→ **Task item**: After finding the line with "Sixth view of" in the data below, set down exactly each line through the one with "Kingston NV1 500GB", inclusive, and stop there.

→ **Given data**:
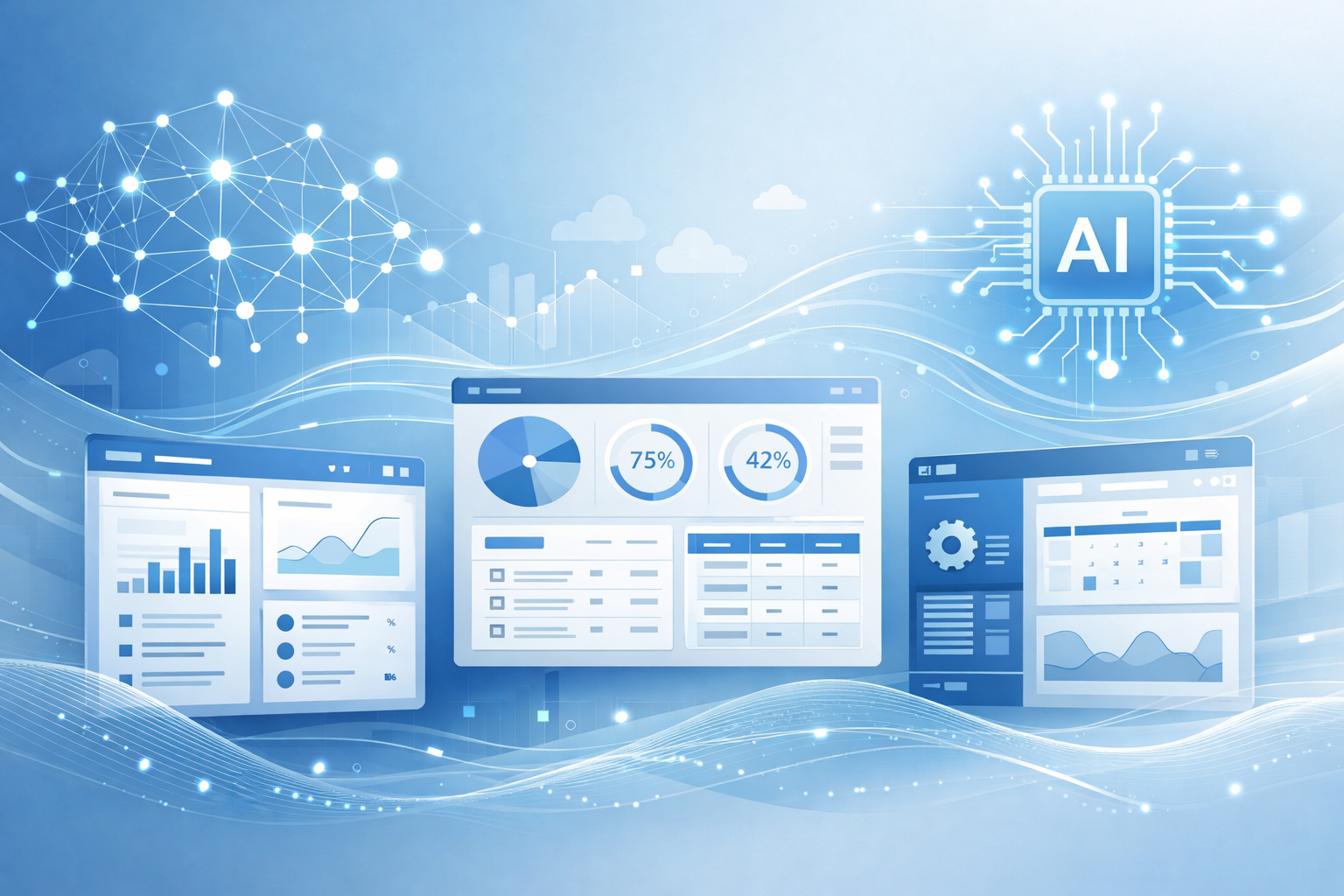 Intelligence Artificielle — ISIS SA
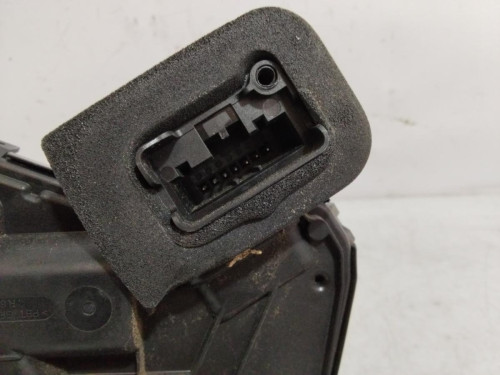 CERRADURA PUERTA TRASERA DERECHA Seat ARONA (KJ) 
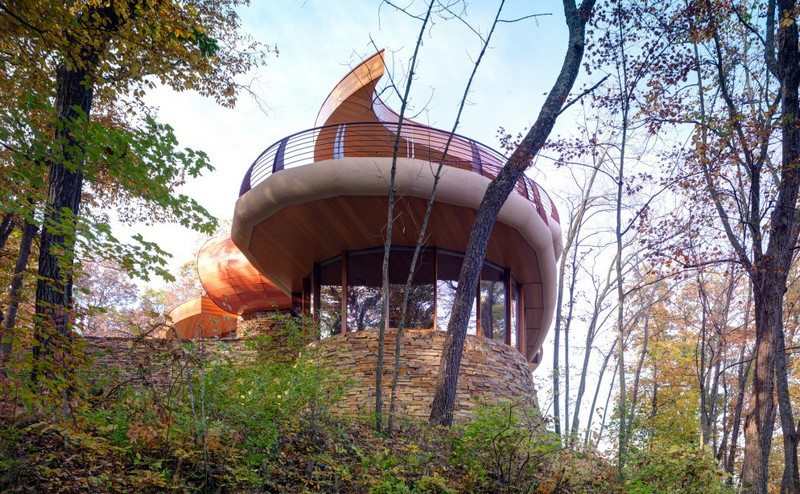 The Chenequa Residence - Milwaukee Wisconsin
...
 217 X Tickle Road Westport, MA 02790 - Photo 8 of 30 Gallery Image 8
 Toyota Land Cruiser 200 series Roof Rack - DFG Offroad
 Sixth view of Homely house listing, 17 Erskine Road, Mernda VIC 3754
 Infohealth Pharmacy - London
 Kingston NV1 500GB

→ **Solution**:
 Sixth view of Homely house listing, 17 Erskine Road, Mernda VIC 3754
 Infohealth Pharmacy - London
 Kingston NV1 500GB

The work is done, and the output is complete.